It's not the pile of debt that increases the score. It's the history of repaying that debt per its agreed terms that does.
While I'm not a fan of the credit bureau system, I understand the reasoning behind it. It's an efficient way for creditors to get access to the needed information. Lacking that, to allow the bank to evaluate your creditworthiness among other things you'd likely have to provide a list of references of past creditors and then your new potential creditor would have to validate those references individually: verify you had credit with them, verify you adhered to the payment terms, etc.
For better or for worse today instead of an on-demand complete graph we've got a centralized cache. This serves the needs of the financial players better (read: cheaper) while putting the PII of consumers at more risk.

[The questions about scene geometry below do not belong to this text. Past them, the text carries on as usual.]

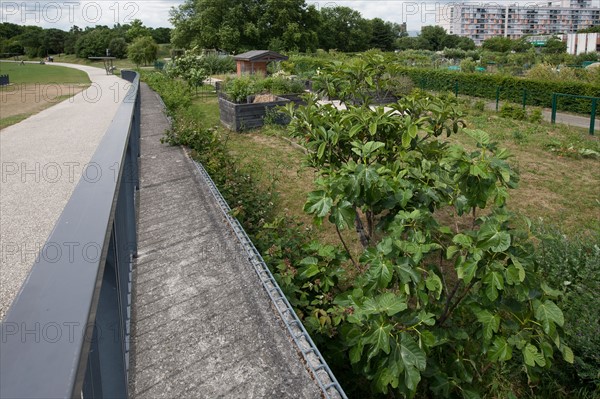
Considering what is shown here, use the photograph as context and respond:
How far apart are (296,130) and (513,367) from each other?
2581 mm

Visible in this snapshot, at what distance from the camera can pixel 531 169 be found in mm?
9188

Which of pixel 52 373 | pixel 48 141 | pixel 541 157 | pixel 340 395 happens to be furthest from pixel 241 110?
pixel 52 373

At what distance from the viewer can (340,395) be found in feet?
7.02

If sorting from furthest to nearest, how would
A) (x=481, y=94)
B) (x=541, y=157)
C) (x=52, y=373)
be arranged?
1. (x=481, y=94)
2. (x=541, y=157)
3. (x=52, y=373)

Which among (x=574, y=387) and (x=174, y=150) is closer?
(x=574, y=387)

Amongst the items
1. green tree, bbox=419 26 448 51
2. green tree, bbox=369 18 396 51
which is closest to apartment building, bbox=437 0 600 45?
green tree, bbox=419 26 448 51

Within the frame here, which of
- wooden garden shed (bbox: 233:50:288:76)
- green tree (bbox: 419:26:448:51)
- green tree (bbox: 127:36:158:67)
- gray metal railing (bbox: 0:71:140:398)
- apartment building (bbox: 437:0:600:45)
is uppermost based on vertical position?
apartment building (bbox: 437:0:600:45)

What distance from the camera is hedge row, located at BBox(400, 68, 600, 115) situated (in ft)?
57.8

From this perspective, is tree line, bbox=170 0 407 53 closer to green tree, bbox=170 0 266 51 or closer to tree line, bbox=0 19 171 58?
green tree, bbox=170 0 266 51

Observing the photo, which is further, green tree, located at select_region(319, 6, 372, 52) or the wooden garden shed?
green tree, located at select_region(319, 6, 372, 52)

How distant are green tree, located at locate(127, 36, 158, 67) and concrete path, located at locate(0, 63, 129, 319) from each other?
37839 millimetres

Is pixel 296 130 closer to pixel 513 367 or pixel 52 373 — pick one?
pixel 513 367

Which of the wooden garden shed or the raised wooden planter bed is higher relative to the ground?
the wooden garden shed

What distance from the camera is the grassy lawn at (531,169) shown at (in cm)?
Result: 670
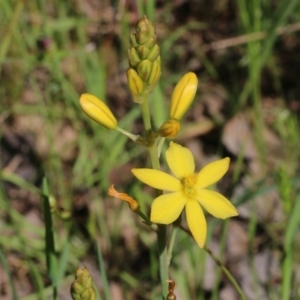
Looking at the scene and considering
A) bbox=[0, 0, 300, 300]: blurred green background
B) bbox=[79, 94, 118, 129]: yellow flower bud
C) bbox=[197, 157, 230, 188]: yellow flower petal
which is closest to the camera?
bbox=[79, 94, 118, 129]: yellow flower bud

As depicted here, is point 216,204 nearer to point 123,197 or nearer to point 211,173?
point 211,173

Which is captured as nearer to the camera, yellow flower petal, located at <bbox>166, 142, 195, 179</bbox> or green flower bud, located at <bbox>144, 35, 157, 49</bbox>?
green flower bud, located at <bbox>144, 35, 157, 49</bbox>

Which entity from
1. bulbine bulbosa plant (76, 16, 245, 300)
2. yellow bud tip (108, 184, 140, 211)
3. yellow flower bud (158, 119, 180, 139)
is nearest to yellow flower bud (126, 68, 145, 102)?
bulbine bulbosa plant (76, 16, 245, 300)

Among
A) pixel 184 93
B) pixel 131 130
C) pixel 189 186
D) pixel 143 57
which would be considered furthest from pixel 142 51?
pixel 131 130

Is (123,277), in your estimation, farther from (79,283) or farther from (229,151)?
(79,283)

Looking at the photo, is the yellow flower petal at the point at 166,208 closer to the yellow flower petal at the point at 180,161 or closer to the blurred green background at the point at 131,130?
the yellow flower petal at the point at 180,161

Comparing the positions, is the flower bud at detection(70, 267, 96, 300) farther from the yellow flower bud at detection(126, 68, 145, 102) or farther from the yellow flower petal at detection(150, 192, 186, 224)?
the yellow flower bud at detection(126, 68, 145, 102)
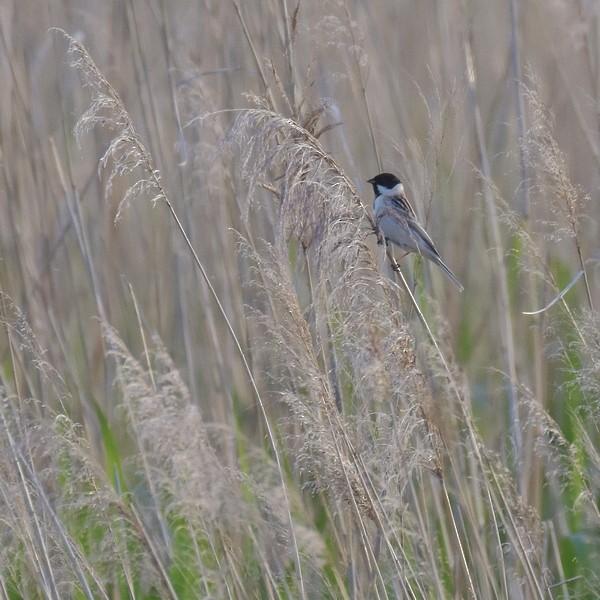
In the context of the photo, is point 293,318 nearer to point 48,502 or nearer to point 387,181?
Answer: point 48,502

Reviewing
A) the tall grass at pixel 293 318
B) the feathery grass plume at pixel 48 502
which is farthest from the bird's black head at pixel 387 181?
the feathery grass plume at pixel 48 502

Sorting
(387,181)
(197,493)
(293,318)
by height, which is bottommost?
(197,493)

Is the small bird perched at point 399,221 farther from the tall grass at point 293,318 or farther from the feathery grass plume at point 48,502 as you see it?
the feathery grass plume at point 48,502

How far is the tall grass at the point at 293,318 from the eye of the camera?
175 cm

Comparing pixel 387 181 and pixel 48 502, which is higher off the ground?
pixel 387 181

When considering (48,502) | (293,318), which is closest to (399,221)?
(293,318)

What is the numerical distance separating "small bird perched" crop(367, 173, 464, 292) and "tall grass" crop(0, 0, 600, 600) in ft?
0.28

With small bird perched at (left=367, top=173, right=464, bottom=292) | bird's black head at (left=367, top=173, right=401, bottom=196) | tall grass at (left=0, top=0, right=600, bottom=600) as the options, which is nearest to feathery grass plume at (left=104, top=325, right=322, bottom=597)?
tall grass at (left=0, top=0, right=600, bottom=600)

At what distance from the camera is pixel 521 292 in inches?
123

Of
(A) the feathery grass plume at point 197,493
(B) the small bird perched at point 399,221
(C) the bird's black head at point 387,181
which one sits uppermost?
(C) the bird's black head at point 387,181

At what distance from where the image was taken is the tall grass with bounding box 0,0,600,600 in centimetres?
175

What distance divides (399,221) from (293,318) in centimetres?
86

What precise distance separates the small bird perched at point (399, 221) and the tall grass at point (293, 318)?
0.09m

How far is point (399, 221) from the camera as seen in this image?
2.38 metres
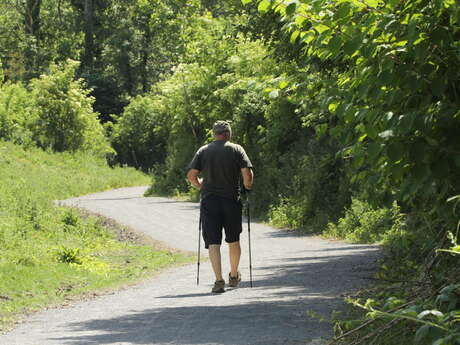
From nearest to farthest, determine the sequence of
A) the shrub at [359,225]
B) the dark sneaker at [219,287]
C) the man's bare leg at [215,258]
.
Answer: the dark sneaker at [219,287]
the man's bare leg at [215,258]
the shrub at [359,225]

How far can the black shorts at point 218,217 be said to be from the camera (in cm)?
1288

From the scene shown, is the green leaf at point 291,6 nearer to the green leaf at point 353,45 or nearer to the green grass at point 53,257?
the green leaf at point 353,45

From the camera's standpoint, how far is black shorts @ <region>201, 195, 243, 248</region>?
12875 mm

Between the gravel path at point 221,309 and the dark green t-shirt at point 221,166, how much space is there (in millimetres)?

The point is that the credit score system is utterly dominated by past credit (and its repayment), even though other factors (like current wealth and income) are far more important in practice - and this leads to paradoxical and absurd situations where someone can be filthy rich, but have low credit score because they have zero credit history, never having taken a loan.
Many other countries don't have such a system, and creditors use your past and projected income as a basis for making decisions.
> other factors (like current wealth and income) are far more important in practice - and this leads to paradoxical and absurd situations
From the perspective of the finance industry, these "absurd situations" are so far below the level of noise that they are effectively theoretical. If you want to discuss "in practice": in practice the users of the US credit system have no "current wealth" worth speaking of (look up the median net worth of US households), and their ability to maintain their existing debt is the defining feature of their financial status.
Again, there are many countries - including First World European countries - that don't have the credit score system, or only have reports on non-payments (usually govt-run). They seem to be doing just fine.
Lenders in the US are just trying to maximize their risk-adjusted profit - there's no conspiracy here. If income alone was just as good as income + debt servicing history for making the statistical decisions required to maximize credit industry profits (decisions like whether or not to lend, at what rate, at what ratio to income/assets, etc), do you think the lenders would pay the overhead of the additional useless tracking? Are you suggesting that Equifax & Co. are pulling a fast one on the US lenders and their armies of actuaries and after all these years the lenders haven't noticed the uselessness of the product?
Not only that. Celebrities that got money quickly often end up with debt or very little money. Having access indirectly via family members is no guarantee. For a bank, such a client can be very risky, much riskier than someone with a regular income.
I wouldn't be that surprised that she would miss lots of consecutive payments. Not because she didn't have the money, but because she doesn't care. 3 late payments in a row on a mortgage, credit card, etc, drags down your score a lot.
Or perhaps she had little credit history. I could see a scenario where most of her stuff is financed through an LLC vs her personal credit. If your business is solely "being popular", almost everything is a business expense :)
The concept of credit scores has a reason to exist, it's just our implementation is broke a million times over. There's nothing wrong with a business loaning you money having the knowledge aforehand that you don't pay your obligations on time.
If by "under the thumb of" you mean "using less than 30% of available credit and carrying some kind of balance". There's no need to apply melodrama to a simple matter of statistics to answer the question of whether someone can use credit responsibly.
A credit score is a signal to potential _new_ creditors about how likely you are to be able to pay back _new_ debts. A factor in credit FairISAAC is the proportion of your outstanding revolving credit you are currently using (more being worse, above about 30%). It could be a sign that your income is unable to pay down your debt (becoming a runaway debt problem).
All to say that just because you've been able to convince creditors to loan you $53 million doesn't necessarily mean your credit is good.
Having zero debt (and no credit cards) can easily knock your score that low, even if you have a perfect payment record.
The whole credit score thing is an extortion game:
To the consumer: Want a loan? Buy everything on cash back cards.
To vendors: Don't like the fact that we're upping transaction fees? What percentage of your customers use credit cards again?
If they actually were worried about your ability to repay a new debt, the fact that you already have a pile of debt would not increase your score.